From the first line of the data through the line containing "Oferta de Vestido largo de tul por 55,5€", return each line exactly.

**Exercise material:**
□ □ □ □ □

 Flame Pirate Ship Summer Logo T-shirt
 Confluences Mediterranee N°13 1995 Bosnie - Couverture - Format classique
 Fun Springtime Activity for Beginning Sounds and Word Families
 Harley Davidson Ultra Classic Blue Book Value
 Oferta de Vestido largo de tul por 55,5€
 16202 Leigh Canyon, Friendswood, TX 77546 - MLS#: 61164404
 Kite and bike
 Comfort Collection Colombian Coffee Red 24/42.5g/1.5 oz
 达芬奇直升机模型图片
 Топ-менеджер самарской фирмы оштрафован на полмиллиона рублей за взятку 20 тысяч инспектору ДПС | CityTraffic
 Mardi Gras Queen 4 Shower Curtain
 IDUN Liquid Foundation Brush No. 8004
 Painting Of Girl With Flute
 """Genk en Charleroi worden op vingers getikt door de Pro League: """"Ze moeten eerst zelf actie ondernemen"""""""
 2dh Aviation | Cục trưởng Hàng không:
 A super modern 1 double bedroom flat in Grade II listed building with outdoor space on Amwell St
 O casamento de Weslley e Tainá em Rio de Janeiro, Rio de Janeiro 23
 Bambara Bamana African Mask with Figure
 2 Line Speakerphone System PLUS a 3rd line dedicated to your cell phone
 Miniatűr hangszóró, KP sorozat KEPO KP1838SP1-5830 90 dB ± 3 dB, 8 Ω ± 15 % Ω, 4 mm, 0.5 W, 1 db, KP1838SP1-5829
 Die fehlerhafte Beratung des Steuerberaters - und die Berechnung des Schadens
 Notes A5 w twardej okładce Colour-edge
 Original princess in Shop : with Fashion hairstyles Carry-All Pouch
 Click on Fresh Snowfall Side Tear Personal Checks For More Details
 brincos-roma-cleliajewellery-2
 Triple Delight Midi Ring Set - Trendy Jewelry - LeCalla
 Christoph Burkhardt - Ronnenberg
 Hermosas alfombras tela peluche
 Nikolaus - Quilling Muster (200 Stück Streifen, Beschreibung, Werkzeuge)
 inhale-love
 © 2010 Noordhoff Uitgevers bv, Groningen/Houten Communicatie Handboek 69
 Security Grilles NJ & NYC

□ □ □ □ □

**Answer to the exercise:**
 Flame Pirate Ship Summer Logo T-shirt
 Confluences Mediterranee N°13 1995 Bosnie - Couverture - Format classique
 Fun Springtime Activity for Beginning Sounds and Word Families
 Harley Davidson Ultra Classic Blue Book Value
 Oferta de Vestido largo de tul por 55,5€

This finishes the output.